WORK REQUEST
From the entries below, copy exactly the lines from the one that contains "Letečtí nadšenci se" through the one that contains "white male with", both included, and only those.

DATA TO PROCESS
------
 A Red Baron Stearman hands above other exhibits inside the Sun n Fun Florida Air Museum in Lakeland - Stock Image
------
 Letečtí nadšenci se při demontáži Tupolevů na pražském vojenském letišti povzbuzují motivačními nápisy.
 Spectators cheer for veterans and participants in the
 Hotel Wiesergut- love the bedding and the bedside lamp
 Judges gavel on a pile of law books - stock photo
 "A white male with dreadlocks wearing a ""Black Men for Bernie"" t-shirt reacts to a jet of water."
------
RESPONSE TO THE EXERCISE
 Letečtí nadšenci se při demontáži Tupolevů na pražském vojenském letišti povzbuzují motivačními nápisy.
 Spectators cheer for veterans and participants in the
 Hotel Wiesergut- love the bedding and the bedside lamp
 Judges gavel on a pile of law books - stock photo
 "A white male with dreadlocks wearing a ""Black Men for Bernie"" t-shirt reacts to a jet of water."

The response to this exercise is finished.